6. Some Basic Ingredients of Beauty
Though I have stressed the absence of criteria for beauty (
Section 2) there seem to be at least some ingredients of beauty that have endured over the centuries. One aspect is
proportionality, the other one
symmetry.
The latter symmetries are connected by repetitions. Interestingly, these symmetric patterns can be observed in many self-organizing systems ranging from fluids over macroscopic chemical reactions to plants and animals. What is the psychological impact of such regularities?

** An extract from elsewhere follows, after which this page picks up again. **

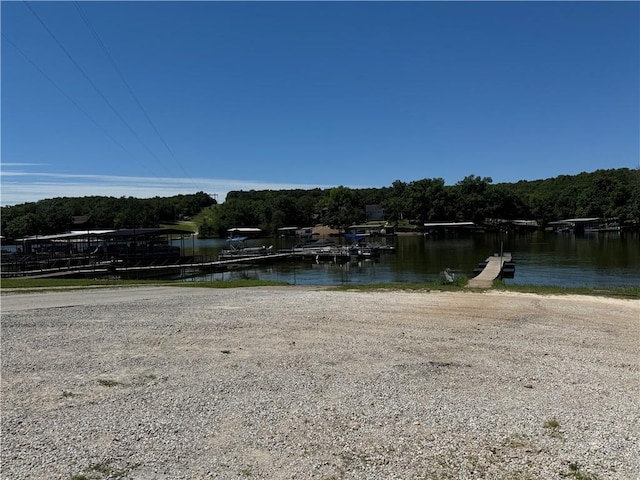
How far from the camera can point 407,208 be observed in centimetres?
14675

They strengthen confidence, they make us calm. This is in line with the idea that the human mind, consciously or unconsciously, is all the time trying to unearth (general) rules that allow it to extrapolate, that is, to foresee, what will be next. Obviously, regularities facilitate this process. Incidentally, however, (too much) regularity generates boredom! Thus, an artwork needs “surprises”, namely, breaking of symmetry (as exemplified by Picasso’s faces), irregularities, unusual combinations of elements, and so forth. The weights of order and disorder, expectation and surprise are changing in the course of time, though each epoch seems to prefer a specific balance between order/disorder. Clearly, my remarks have some consequences on therapies based on embodied aesthetics—for some clients it may be preferable to strengthen the “order/regularity”, for others, the "excitement/variation” aspect.